A: As a scholar/teacher, I strive to integrate my research and scholarship into curriculum development. In undergraduate writing courses and graduate courses in rhetorical traditions, feminist rhetoric, and writing pedagogy, I have seen to it that students learn not only the “what” but also the “how-to.” It is my belief that the knowledge students acquire in the classroom needs to be “knowledge-in-action” so as to allow them to participate in curricular conversations that matter to them.

As a teacher, I see my job as creating opportunities for students to practice what they learned in both the classroom and real professional situations. For that reason, I encouraged graduate students in my classes to propose for national professional conferences in the discipline. I provided feedback to their proposals and presented with them on a panel as a respondent.

In the past few years, two graduate students were invited to present their papers at the Conference on College Composition and Communication — a major national conference in the profession; seven graduate students who took my seminar on women’s rhetoric were invited to present their work at the 2013 Biennial Feminisms and Rhetorics Conference held at Stanford University. Such opportunities have allowed students to take part in and practice scholarly work and learn how to join the on-going conversations that are important in the field they are entering.

Many students I worked with have become scholars and teachers of writing themselves, serving the communities in and beyond California’s Central Valley. Many of them have inspired and taught me to be a better teacher.

Q: What are your other research interests?

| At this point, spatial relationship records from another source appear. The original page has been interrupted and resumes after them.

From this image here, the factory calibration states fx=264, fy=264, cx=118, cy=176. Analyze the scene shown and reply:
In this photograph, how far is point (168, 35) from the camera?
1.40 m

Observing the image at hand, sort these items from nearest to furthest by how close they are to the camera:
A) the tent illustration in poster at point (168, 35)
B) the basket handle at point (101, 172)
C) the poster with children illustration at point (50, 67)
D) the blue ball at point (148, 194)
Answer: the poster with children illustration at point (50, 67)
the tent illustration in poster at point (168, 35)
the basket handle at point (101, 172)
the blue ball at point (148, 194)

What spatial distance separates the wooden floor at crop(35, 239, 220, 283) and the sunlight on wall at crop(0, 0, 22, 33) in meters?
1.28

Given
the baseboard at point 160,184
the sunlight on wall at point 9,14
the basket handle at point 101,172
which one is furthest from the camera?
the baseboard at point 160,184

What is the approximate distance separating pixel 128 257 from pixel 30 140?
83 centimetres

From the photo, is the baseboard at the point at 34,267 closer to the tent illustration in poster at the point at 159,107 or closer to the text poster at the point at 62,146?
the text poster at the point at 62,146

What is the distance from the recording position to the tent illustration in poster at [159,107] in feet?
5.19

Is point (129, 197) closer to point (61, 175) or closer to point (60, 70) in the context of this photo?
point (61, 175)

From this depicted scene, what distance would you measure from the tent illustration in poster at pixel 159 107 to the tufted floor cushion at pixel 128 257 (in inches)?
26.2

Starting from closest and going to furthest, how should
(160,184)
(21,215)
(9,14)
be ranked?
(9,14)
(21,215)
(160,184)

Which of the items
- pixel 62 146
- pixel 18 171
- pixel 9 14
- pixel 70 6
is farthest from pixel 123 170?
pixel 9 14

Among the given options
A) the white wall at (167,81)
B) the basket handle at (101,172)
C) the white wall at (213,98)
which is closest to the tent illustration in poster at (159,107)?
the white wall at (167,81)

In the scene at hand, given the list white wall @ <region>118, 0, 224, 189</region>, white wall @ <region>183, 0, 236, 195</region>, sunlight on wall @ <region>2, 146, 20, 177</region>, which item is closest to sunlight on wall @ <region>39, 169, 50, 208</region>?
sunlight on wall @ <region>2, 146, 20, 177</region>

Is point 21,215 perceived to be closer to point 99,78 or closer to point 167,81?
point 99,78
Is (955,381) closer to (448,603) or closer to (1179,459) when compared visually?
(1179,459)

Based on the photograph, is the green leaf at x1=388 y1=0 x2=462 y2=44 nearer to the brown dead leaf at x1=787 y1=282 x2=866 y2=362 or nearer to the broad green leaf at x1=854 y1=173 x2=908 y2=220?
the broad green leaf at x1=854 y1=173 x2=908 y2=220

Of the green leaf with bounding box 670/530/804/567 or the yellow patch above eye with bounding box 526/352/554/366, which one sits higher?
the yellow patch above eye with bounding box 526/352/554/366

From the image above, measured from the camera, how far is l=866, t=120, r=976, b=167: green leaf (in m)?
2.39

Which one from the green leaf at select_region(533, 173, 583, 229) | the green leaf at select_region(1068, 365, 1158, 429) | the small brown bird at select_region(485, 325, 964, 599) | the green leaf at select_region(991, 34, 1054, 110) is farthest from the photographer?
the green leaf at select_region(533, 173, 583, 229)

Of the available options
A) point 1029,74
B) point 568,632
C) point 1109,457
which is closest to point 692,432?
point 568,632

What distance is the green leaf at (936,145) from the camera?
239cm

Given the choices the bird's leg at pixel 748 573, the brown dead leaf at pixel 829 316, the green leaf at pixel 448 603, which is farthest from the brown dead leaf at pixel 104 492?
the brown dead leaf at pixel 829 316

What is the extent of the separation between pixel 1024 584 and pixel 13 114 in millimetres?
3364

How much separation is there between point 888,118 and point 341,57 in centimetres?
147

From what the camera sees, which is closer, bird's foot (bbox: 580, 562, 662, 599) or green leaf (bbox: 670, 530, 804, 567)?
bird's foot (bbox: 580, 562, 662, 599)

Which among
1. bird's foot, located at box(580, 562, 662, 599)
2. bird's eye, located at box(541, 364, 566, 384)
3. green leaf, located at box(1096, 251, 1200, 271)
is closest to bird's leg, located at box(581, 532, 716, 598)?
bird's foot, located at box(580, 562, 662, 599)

A: I hope to return to a project I started earlier but haven’t had time to pursue further. Six years ago, I read the papers of James and Grace Lee Boggs in the Archives of Labor and Urban Affairs curated in the Ruther Library at the Wayne State University. I was also fortunate to meet the legendary philosopher and social activist Grace Lee Boggs and interview her about her writing and activist work in African American communities in Detroit. The subject of that conversation has become even more important now because the life-long work of Grace and James Lee Boggs can teach us a great deal about reading, writing, teaching, being and living in and across different communities in today’s world.